**Exercises**
1. In the containerized workloads specification, what two sources for container images does Wing need to support?
2. Please extend the containerized workloads specification past its final sentence, keeping its requirement format and tone.

Containerized Workloads - Requirements Specification

Author(s): @eladb
Submission Date: 2023-10-01
Stage: Proposal
Stage Date: 2023-10-01

This specification lists the requirements we have identified so far that are related to using containers to implement long running workloads (aka "services" or "microservices").

Requirements

Requirements are marked with a Reqtag so they will be easy to trace in subsequent design documents. Suggested priorities are marked inline as "(P1)", "(P2)" or "(P3)".

Containerized workloads (P1)

Reqtag: c:workload

A "workload" describes a unit of scalable deployment. It can be mapped to a Kubernetes Deployment

Service (and maybe Ingress), or to ECS's "task" (or task definition) or fly.io's "Mßachine" or ControlPlane's "Workload".

Wing should support defining containerized workloads implemented through user-defined container images. Images may either be pulled from a container registry or built from a Dockerfile within the project directory.

NOTE: This RFC focuses on

Simulator implementation (P1)

Reqtag: c:simulator

When using Docker images, the Wing simulator will need to take care of seamlessly building and/or pulling the container image and maintaining it's lifecycle and cleanup via a local docker installation.

If docker is not installed or there is a problem pulling an image from an external registry, an error should provide useful instructions on how to install it.

**Data block**
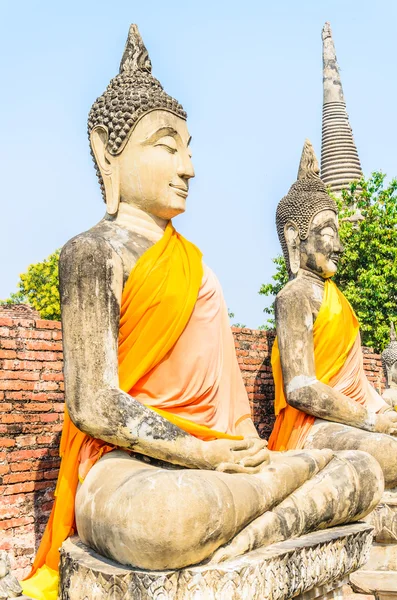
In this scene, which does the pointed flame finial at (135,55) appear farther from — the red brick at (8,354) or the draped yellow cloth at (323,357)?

**Answers below**
1. Images may be pulled from a container registry or built from a Dockerfile within the project directory.

2.
Hot reloading for fast local iteration (P1)

Reqtag: c:hot-reloading

When developing a Wing application which references a locally defined container image, we would like to support live updates which to instantly reload the program when the image source changes. This might require Wing to have a more intimate understanding of the anatomy of the build process of the image.

Implementation Note: Rebuilding the image every time will likely not be good enough and some kind of live update solution will be needed. An example of such a mechanism can be found in Tilt. Similar to Tilt's live_update clause, this will likely require additional information such as where the code resides inside the container and how to build it.

Local debugging (P2)

Reqtag: c:debugging

It should be possible to attach a debugger to a containerized workload (P2).

Building images in `wing compile` (P1)

Reqtag: c:building

When referencing a local container image, wing compile should take care of building the image using docker build.

Implementation Note: Our implementation should make sure that we leverage caching as much as possible to ensure we avoid building new docker images if not needed. This could leverage docker's built in cache or a source-based hash mechanism.

Publishing images during deployment (P1)

Reqtag: c:publishing

During deployment, the image needs to be pushed into a container registry (e.g. Docker Hub or ECR or any other registry) and the latest image address wired up the to the IaC configuration.

This flow can wildly vary for different platforms (e.g. some organizations might prefer to use a separate deployment system to publish images), but for the Terraform-based platforms (such as tf-aws), we should treat this like we treat publishing an AWS Lambda zip archives to an S3 bucket during deployment. Platform providers will need to explore a variety of configuration options to control this behavior (P2).

We might be able to leverage the Docker provider for Terraform with the approach suggested here to push the image during deployment to a container registry.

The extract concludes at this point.